When: June 15, 6:00 PM - 7:00 PM
Where: 41 Geneva Ave, Dorchester, MA , MA
Ages allowed: All Ages
Cost: Free
Black Boston Stories: Taking Care

When you think of locations that are important for taking care of residents in Boston’s Black communities, what place or places come to mind?

Join us for a panel conversation on Black Boston Stories: Taking Care on Thursday, June 15 at 6PM at the Grove Hall Branch of the Boston Public Library. Three Boston residents will reflect on taking care in and of Boston’s Black communities, and lead a wider conversation with participants.

Food will be provided. Registration encouraged but not required.

Meet the panelists

Apolo Cátala, Farm Manager of OASIS on Ballou. Apolo Cátala is an alum of Food Solutions New England Network Leadership Institute, Urban Farming Institute and Trustees of Reservation Master Gardener training programs and a recipient of the Urban Farming Institute 2019 Community Cultivator Award. Apolo serves on the boards Boston Farms Community Land Trust, Tufts University Medical Center IRB as well as Stakeholder Panel Member of Tufts University CTSI, and Boston Public Health Commission Health Equity Advisor Board (2020-2021), and is also active with Boston Food Access Council, UFI, FSNE, and Dorchester Food Coop through which he champions local farming and sourcing as a means of promoting individual, community, and environmental health and equity across the urban, peri-urban, rural, regional and beyond food system continuum.

Reggie Jean, Executive Director of Haley House. Reggie Jean, a Boston native, most recently was the executive director of the YMCA of Pawtucket, Rhode Island. He is also the co-founder and president of IWC Boston which assists individuals in financial literacy and education on wealth building. He holds a degree in economics from UMass-Amherst.
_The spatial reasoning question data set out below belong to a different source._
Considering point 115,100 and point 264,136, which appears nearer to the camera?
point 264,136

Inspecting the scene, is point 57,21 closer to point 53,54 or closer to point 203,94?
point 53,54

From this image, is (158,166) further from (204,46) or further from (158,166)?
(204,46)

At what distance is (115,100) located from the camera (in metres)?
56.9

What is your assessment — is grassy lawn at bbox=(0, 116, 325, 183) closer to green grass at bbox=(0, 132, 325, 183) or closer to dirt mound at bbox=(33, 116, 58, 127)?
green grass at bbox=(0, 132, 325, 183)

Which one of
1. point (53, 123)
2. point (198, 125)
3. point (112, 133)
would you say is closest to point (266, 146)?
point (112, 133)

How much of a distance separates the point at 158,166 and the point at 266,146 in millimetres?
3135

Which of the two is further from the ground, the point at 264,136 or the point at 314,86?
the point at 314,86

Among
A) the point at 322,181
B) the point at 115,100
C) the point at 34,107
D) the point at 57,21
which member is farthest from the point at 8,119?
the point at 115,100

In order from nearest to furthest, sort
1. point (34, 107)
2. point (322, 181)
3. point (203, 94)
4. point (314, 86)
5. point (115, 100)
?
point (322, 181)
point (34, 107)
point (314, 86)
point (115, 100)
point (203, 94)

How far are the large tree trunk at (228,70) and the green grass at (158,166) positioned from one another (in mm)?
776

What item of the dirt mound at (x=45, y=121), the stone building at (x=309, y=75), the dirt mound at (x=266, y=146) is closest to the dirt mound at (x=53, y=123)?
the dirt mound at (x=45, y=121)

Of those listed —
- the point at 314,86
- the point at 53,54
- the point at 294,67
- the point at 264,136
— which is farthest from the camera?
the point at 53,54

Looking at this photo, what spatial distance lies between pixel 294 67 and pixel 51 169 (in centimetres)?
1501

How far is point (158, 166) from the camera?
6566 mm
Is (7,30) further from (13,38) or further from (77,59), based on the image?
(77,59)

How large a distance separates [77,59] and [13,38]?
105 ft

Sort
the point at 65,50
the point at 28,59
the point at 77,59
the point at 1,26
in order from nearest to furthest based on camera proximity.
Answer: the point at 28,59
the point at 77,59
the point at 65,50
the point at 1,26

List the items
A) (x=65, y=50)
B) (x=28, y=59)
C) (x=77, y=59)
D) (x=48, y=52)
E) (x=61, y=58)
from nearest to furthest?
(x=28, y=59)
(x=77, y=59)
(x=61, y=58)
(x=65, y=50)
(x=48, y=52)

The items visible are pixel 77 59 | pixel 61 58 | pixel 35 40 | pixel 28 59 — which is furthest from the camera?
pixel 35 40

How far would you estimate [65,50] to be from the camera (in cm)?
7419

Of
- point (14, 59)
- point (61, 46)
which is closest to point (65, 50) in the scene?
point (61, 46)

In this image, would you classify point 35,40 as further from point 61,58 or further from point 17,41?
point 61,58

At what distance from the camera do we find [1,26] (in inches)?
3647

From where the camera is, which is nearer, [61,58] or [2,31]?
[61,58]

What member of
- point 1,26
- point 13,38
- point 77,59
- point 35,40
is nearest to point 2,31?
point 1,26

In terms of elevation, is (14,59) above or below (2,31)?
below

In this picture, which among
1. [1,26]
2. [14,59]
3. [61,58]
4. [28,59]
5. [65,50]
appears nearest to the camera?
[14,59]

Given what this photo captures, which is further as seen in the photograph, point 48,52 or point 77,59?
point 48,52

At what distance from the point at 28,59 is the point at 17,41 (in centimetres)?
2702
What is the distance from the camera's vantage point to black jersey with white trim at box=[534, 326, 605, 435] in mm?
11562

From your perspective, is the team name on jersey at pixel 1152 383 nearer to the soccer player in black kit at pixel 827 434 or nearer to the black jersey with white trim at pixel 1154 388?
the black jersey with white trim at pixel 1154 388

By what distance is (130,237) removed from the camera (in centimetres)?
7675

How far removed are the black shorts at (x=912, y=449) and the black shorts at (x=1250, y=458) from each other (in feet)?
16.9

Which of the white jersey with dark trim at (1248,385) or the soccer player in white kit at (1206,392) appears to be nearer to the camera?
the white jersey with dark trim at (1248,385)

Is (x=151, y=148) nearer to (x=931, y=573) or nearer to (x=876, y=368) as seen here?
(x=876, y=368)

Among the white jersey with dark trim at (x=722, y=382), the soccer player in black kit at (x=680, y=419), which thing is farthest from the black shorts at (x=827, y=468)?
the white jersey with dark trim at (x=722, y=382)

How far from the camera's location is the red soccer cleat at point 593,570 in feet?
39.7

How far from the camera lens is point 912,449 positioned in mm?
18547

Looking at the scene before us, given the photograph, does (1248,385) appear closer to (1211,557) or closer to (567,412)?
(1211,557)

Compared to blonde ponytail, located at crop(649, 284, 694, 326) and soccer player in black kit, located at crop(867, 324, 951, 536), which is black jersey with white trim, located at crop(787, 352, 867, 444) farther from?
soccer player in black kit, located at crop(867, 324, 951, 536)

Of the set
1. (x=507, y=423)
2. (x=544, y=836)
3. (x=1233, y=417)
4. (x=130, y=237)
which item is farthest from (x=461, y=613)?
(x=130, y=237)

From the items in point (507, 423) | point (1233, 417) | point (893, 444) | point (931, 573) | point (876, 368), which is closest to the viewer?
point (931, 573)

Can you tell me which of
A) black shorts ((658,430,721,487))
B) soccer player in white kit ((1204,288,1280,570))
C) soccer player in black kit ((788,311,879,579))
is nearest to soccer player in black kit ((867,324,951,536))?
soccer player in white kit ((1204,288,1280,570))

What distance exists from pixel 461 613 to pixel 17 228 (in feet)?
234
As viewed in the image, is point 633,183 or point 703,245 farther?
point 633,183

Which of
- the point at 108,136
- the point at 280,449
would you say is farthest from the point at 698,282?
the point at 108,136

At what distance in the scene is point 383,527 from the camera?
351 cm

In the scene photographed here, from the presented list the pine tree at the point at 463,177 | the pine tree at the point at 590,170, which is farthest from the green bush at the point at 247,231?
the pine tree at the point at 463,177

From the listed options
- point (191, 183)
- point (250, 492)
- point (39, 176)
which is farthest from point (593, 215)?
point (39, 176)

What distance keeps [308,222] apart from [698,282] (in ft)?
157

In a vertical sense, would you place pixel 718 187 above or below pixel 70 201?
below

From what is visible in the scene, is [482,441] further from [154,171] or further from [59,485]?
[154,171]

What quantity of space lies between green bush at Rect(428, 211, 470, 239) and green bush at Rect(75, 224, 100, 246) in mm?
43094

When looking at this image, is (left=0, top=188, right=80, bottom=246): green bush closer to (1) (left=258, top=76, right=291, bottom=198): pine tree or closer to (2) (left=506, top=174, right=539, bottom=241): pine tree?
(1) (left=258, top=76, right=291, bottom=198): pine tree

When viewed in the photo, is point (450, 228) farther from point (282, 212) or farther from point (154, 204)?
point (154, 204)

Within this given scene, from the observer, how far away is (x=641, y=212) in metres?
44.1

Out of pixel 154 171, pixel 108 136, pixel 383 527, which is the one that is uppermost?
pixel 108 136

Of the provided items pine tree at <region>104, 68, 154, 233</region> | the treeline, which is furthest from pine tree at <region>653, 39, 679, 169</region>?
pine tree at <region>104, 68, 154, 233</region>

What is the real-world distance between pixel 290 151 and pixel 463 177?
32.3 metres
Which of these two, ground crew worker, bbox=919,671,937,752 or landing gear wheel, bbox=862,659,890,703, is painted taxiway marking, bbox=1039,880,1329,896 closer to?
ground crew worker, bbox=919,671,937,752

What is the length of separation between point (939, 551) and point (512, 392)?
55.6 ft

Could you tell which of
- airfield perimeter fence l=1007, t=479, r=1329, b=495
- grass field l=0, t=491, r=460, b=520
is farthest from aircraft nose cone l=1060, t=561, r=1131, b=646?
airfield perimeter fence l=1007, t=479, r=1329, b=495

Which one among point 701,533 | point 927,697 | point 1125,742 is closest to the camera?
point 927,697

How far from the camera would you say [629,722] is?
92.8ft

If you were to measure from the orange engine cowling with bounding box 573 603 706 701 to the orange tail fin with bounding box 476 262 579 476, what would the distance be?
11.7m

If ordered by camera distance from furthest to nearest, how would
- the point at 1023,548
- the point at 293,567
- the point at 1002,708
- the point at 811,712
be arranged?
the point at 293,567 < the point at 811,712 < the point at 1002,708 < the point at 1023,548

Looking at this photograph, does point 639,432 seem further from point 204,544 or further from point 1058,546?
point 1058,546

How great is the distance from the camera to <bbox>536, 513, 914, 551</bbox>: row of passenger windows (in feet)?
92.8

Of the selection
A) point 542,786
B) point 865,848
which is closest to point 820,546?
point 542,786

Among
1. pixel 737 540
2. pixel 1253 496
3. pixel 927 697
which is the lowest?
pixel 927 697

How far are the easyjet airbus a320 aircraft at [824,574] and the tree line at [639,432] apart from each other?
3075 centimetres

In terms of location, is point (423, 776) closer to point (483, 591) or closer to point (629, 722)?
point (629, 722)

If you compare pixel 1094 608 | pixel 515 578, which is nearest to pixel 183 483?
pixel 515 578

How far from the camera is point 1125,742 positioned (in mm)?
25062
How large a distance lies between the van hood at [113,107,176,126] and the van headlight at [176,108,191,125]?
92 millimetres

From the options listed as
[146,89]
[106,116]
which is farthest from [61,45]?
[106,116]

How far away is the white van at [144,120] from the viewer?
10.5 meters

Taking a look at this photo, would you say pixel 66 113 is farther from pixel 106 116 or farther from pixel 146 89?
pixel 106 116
Jo-Anna Rorie, Consulting Midwife at Neighborhood Birth Center. Dr. Jo-Anna Rorie (she/her) has an extensive background in nurse-midwifery, public health, diversity workforce development, social justice advocacy and has held many well-known leadership roles in midwifery at the local, regional and national levels. She began her career in the late 1980’s when Massachusetts was faced with an infant mortality crisis, especially in the Boston neighborhoods of North Dorchester, Mattapan and Roxbury. In 1993, she served as Associate Director of the Boston University Nurse-Midwifery Education Program (NMEP). She continues to do clinical practice as a postpartum rounder for the Nurse Midwifery practice at Boston Medical Center.

Organized as part of the Leventhal Map & Education Center’s ongoing exhibition, Building Blocks: Boston Stories from Urban Atlases.